Record set ::
---+---

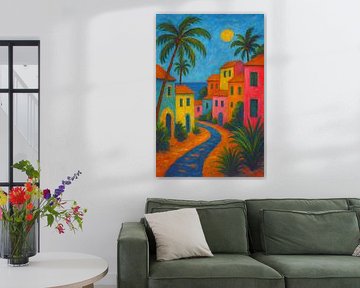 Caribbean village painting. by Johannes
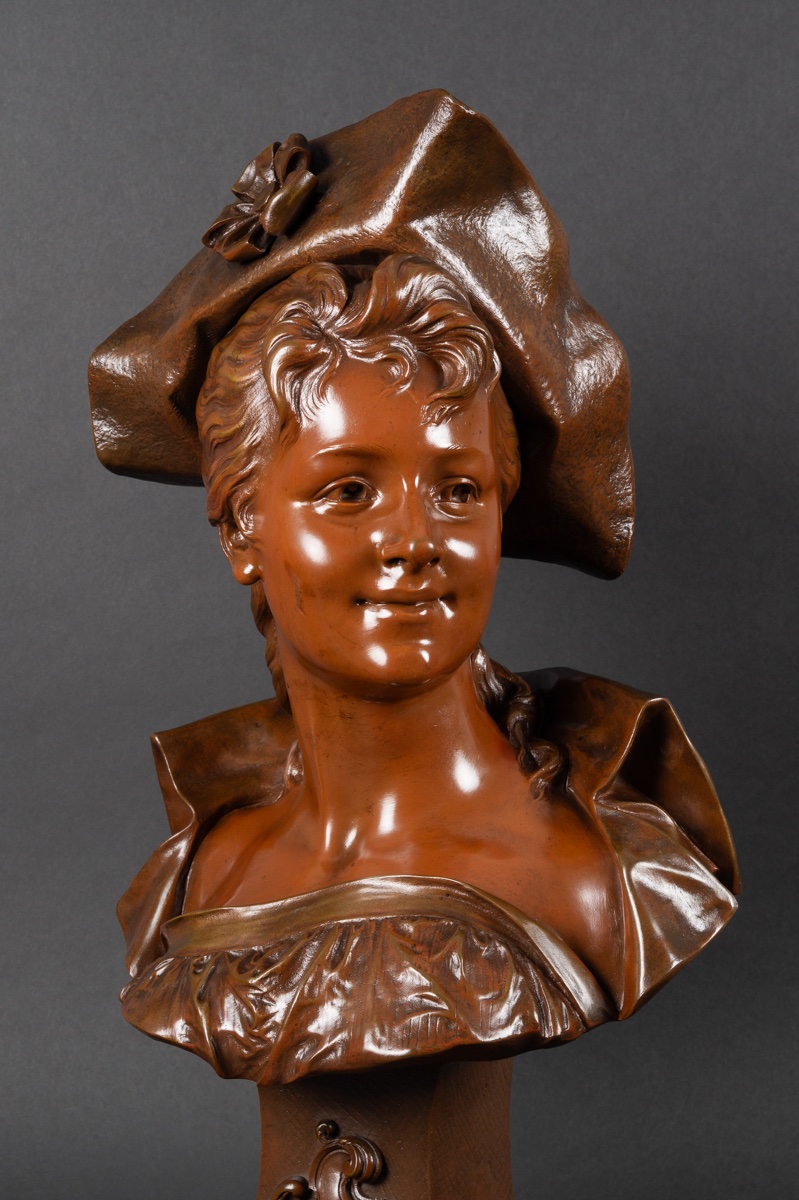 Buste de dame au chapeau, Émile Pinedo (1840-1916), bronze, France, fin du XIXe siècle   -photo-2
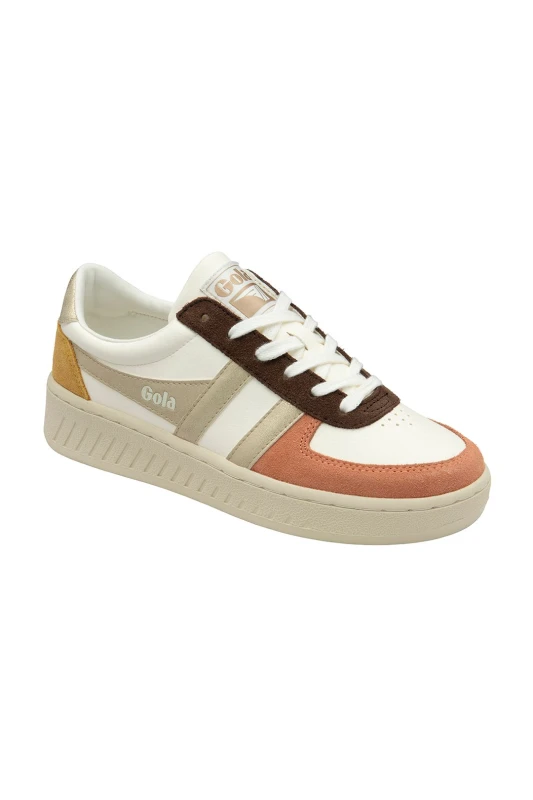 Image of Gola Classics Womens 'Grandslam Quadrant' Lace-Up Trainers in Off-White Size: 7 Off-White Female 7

---+---

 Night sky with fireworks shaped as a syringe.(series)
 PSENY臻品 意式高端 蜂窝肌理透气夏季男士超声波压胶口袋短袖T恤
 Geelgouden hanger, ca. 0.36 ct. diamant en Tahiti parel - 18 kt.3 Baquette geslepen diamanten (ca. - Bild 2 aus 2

---+---

Your assignment ::
Copy verbatim the data that opens with the line containing "Caribbean village painting. by Johannes" and closes with the line containing "Image of Gola", including both of those lines. Give the text only and omit the pictures.

Result ::
 Caribbean village painting. by Johannes
 Buste de dame au chapeau, Émile Pinedo (1840-1916), bronze, France, fin du XIXe siècle   -photo-2
 Image of Gola Classics Womens 'Grandslam Quadrant' Lace-Up Trainers in Off-White Size: 7 Off-White Female 7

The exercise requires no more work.